BEGIN

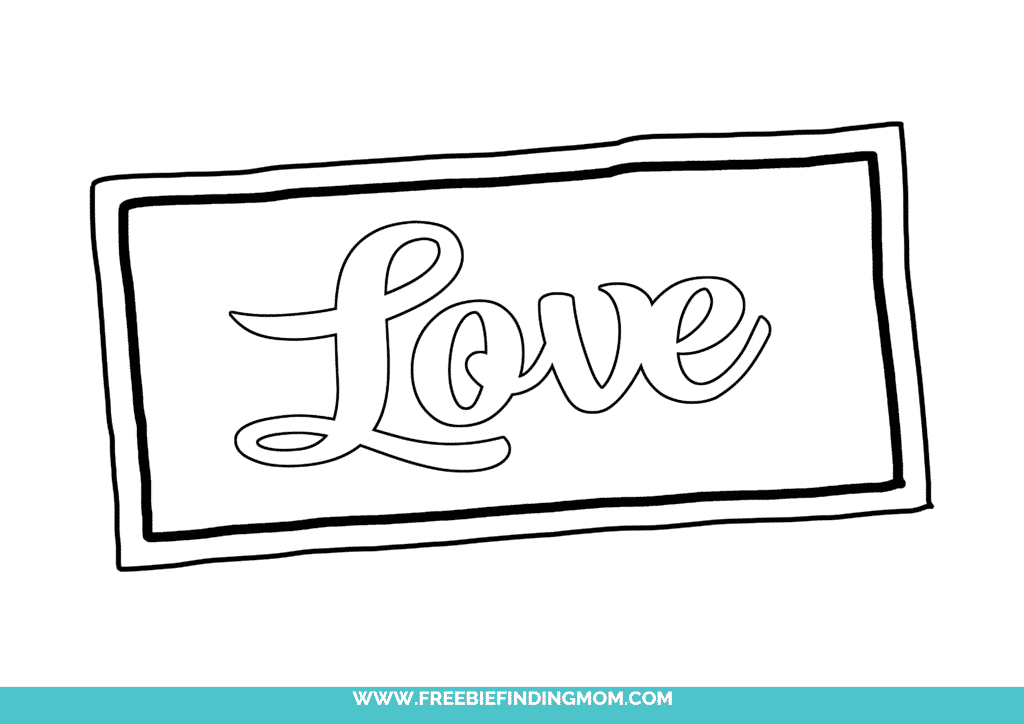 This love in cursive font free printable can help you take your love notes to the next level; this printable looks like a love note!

END
BEGIN

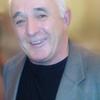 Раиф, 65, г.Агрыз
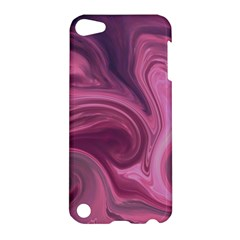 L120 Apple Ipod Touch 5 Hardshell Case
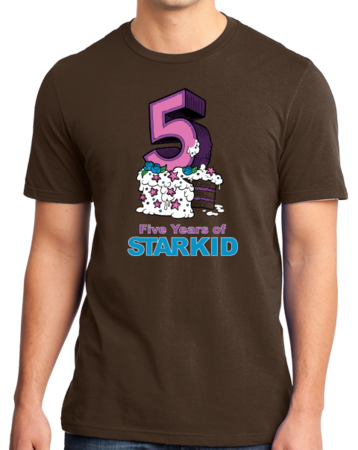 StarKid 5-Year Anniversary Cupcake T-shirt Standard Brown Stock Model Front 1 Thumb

END
BEGIN

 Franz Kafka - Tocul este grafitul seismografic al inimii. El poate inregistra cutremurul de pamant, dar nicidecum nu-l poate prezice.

END

- WHAT YOU HAVE TO DO -
Word for word, retype the lines in the entries above that run from the one with "L120 Apple Ipod Touch 5 Hardshell Case" through the one with "StarKid 5-Year Anniversary". Both ends count; pictures do not.

- WRITTEN ANSWER -
 L120 Apple Ipod Touch 5 Hardshell Case
 StarKid 5-Year Anniversary Cupcake T-shirt Standard Brown Stock Model Front 1 Thumb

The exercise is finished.